The ability for children to regulate emotions contributes to their success in social interactions and their capacity to learn. Self management and regulation are essential aspects of social competency – a child’s growing capacity to effectively interact with others.
Self-management is defined as having the cognitive control needed for learning: being able to focus attention, persevere, plan, choose, and decide what to do next.
Self-regulation refers to having appropriate control over emotional responses and showing resilience in response to disappointment or conflict.
Both of these definitions encompass children learning to be aware of feelings, emotions, and behaviours – and being able to manage them.
This is not easy to learn. It is important that children are given time, space, and multiple opportunities to practice and rehearse to build their competence “ā tōna wā” (in their own time). Early childhood services need to be safe and secure places for this to happen.
Self management and regulation are dynamic in nature rather than a static way of being – for instance some children have more or less self-regulation in different circumstances.
Self management and regulation are woven throughout Te Whāriki, but are particularly highlighted in the strands of Mana atua/Wellbeing and Mana tangata/Contribution and the principles of Ngā hononga/Relationships and Whakamana/Empowerment.
Find below the He Māpuna te Tamaiti resources on supporting social and emotional competence.
He Māpuna te Tamaiti is a resource designed for kaiako in early learning settings. It promotes proactive, intentional approaches to supporting the development of children's social and emotional competence.
The book comes with a set of cards for use in daily practice and during professional learning conversations.
▬▬▬▬▬▬▬▬▬▬
# Stated exercise 1:
Using the text on children's self-management and regulation, decide whether each statement agrees with it: (a) Self-regulation is described as a fixed way of being that stays the same in every circumstance. (b) Self-management includes being able to plan and decide what to do next. (c) The He Māpuna te Tamaiti book comes with a set of cards. Answer yes or no for each and quote the words from the text that decide it.
# Stated exercise 2:
Copy the passage of the text on children's self-management and regulation from "Self management and regulation are woven" to "professional learning conversations.".
The records that come next are separate material from the text on children's self-management and regulation.

# Data supplied:
▬▬▬▬▬▬▬▬▬▬
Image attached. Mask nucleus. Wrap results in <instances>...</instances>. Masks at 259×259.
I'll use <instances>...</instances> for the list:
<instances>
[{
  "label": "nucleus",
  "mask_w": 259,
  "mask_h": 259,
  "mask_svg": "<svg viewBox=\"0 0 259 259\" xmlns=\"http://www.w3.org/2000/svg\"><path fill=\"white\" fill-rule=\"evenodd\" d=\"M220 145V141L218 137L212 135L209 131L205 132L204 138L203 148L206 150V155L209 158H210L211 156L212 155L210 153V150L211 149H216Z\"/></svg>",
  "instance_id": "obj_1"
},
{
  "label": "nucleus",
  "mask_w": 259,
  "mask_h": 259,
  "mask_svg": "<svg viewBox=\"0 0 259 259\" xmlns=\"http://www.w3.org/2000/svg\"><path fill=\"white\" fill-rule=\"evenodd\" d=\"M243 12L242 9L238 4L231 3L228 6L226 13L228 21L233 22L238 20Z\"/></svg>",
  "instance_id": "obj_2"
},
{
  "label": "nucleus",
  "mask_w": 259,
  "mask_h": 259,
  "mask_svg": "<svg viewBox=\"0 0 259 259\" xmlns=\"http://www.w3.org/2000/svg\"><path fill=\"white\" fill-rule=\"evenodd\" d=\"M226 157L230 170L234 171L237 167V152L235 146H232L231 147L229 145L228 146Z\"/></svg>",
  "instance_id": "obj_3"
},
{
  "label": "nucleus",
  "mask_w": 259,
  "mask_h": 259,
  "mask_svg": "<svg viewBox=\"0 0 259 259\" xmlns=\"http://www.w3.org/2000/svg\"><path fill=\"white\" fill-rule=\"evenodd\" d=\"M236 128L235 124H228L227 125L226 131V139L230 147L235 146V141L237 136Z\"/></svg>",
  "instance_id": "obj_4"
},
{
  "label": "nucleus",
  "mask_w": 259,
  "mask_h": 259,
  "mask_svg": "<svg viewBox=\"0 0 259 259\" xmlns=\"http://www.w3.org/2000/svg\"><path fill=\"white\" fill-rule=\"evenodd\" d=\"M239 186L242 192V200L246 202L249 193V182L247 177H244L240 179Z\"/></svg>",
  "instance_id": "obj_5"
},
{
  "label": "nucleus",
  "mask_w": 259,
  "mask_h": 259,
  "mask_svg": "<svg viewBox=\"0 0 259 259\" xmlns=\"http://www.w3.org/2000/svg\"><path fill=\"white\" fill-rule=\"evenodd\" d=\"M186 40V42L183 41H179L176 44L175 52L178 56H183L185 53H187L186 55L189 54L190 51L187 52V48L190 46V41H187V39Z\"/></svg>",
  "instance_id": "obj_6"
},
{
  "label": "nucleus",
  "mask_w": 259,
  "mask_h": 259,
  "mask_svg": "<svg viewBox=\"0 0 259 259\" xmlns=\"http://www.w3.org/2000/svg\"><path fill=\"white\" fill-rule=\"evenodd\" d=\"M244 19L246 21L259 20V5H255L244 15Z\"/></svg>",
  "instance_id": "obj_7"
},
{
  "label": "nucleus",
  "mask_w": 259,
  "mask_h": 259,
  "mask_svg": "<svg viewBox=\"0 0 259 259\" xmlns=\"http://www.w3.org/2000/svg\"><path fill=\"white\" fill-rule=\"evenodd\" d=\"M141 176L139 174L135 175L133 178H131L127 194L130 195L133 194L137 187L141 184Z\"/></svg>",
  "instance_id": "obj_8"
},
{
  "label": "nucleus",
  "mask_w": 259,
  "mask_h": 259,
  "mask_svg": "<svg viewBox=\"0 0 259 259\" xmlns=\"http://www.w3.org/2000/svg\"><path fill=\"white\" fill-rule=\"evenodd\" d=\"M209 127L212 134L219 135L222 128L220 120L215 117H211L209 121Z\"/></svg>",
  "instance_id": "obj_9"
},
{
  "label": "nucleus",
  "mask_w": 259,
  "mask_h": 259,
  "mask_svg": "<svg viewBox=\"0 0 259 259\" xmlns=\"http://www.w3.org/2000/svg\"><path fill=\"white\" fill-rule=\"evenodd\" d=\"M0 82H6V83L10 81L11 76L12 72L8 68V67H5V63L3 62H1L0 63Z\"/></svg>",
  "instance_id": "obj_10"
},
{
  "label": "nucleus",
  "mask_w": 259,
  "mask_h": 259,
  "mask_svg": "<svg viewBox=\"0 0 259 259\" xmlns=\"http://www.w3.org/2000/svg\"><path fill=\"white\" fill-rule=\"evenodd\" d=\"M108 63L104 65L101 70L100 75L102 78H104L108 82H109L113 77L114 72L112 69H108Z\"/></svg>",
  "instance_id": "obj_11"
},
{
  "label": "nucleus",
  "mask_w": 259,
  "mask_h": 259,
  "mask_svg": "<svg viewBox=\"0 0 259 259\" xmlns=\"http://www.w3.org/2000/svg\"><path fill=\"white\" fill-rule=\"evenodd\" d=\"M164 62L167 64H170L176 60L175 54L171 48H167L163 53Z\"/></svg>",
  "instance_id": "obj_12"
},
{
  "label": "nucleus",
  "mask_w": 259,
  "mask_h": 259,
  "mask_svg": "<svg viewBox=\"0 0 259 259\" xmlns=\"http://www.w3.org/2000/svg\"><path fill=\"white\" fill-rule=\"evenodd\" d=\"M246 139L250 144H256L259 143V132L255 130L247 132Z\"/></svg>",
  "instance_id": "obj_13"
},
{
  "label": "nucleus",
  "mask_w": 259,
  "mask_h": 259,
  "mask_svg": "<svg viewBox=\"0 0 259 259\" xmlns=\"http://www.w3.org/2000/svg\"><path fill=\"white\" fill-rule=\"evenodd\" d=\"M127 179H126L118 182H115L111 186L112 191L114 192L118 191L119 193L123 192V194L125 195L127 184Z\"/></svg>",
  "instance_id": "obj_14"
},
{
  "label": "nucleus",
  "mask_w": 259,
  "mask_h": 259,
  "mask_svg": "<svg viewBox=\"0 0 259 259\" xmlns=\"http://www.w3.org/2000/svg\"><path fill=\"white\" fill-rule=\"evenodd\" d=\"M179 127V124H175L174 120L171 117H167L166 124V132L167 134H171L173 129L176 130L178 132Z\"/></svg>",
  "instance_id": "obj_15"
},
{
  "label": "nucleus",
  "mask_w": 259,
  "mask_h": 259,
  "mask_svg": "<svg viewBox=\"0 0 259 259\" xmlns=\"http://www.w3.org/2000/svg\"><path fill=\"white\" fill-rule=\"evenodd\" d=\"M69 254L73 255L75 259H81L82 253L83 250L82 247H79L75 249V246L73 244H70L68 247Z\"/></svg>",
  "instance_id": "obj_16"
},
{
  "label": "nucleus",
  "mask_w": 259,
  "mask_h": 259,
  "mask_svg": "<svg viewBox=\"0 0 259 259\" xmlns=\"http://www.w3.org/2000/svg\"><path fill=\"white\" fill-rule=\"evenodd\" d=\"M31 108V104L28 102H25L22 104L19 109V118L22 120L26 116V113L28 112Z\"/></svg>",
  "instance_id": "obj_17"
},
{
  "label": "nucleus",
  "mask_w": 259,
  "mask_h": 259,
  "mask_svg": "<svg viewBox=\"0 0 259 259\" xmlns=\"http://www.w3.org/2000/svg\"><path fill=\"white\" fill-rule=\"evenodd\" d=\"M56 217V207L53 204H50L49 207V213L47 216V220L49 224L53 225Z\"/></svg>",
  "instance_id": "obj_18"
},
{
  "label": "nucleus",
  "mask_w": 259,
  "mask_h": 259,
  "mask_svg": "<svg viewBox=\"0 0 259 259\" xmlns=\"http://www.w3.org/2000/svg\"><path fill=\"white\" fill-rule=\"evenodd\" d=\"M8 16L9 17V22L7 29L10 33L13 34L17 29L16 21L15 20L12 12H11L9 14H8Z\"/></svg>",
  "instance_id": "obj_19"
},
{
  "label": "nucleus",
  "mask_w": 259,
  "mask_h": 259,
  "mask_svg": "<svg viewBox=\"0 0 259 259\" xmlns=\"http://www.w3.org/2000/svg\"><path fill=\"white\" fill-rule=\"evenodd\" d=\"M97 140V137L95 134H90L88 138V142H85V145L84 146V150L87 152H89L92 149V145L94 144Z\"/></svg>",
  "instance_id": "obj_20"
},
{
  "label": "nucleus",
▬▬▬▬▬▬▬▬▬▬
# Task response 1:
(a) No: "Self management and regulation are dynamic in nature rather than a static way of being"
(b) Yes: "being able to focus attention, persevere, plan, choose, and decide what to do next"
(c) Yes: "The book comes with a set of cards for use in daily practice and during professional learning conversations."

# Task response 2:
Self management and regulation are woven throughout Te Whāriki, but are particularly highlighted in the strands of Mana atua/Wellbeing and Mana tangata/Contribution and the principles of Ngā hononga/Relationships and Whakamana/Empowerment.
Find below the He Māpuna te Tamaiti resources on supporting social and emotional competence.
He Māpuna te Tamaiti is a resource designed for kaiako in early learning settings. It promotes proactive, intentional approaches to supporting the development of children's social and emotional competence.
The book comes with a set of cards for use in daily practice and during professional learning conversations.